Excerpted text
● ● ● ● ●

[Devel] Re: [patch 2/6] [Network namespace] Network device sharing by view

Mon Jun 26 06:02:03 PDT 2006

On Mon, Jun 26, 2006 at 01:47:11PM +0400, Andrey Savochkin wrote:
> Hi Daniel,
> 
> It's good that you kicked off network namespace discussion Although I.
> wish you'd Cc'ed someone at OpenVZ so I could notice it earlier :)   .

> Indeed, the first point to agree in this discussion is device list. 
> In your patch, you essentially introduce a data structure parallel
> to the main device list, creating a "view" of this list. 

> I see a fundamental problem with this approach. When a device presents
> an skb to the protocol layer, it needs to know to which namespace this
> skb belongs.

> Otherwise you would never get rid of problems with bind: what to do if
> device eth1 is visible in namespace1, namespace2, and root namespace,
> and each namespace has a socket bound to 0.0.0.0:80?

this is something which isn't a fundamental problem at
all, and IMHO there are at least three options here
(probably more)

 - check at 'bind' time if the binding would overlap
   and give the 'proper' error (as it happens right
   now on the host)
   (this is how Linux-VServer currently handles the
   network isolation, and yes, it works quite fine :)

 - allow arbitrary binds and 'tag' the packets according
   to some 'host' policy (e.g. iptables or tc)
   (this is how the Linux-VServer ngnet was designed)

 - deliver packets to _all_ bound sockets/destinations
   (this is probably a more unusable but quite thinkable
   solution)

● ● ● ● ●

Task set
• a. Reproduce the network namespace message between "On Mon, Jun" and "is device list.", inclusive.
• b. Answer these questions from the network namespace message, each on its own line:
(i) Which device is named as visible in namespace1, namespace2, and the root namespace?
(ii) To what address and port is each namespace's socket bound in that example?
(iii) Which project currently handles network isolation by checking at bind time whether a binding would overlap?
The listing that comes next has no connection to the network namespace message.

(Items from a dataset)
● ● ● ● ●

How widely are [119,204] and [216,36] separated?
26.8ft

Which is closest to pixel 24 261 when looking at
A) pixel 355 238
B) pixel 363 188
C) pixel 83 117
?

● ● ● ● ●

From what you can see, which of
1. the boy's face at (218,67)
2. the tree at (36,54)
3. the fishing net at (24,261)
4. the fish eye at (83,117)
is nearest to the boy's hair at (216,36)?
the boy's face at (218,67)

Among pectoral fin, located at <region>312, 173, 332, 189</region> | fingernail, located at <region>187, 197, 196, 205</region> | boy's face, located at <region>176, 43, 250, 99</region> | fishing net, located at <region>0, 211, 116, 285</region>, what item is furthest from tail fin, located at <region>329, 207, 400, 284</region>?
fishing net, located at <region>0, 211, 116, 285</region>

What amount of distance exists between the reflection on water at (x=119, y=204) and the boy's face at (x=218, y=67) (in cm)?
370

● ● ● ● ●

Task responses
• a.
On Mon, Jun 26, 2006 at 01:47:11PM +0400, Andrey Savochkin wrote:
> Hi Daniel,
> 
> It's good that you kicked off network namespace discussion Although I.
> wish you'd Cc'ed someone at OpenVZ so I could notice it earlier :)   .

> Indeed, the first point to agree in this discussion is device list.

• b.
(i) eth1
(ii) 0.0.0.0:80
(iii) Linux-VServer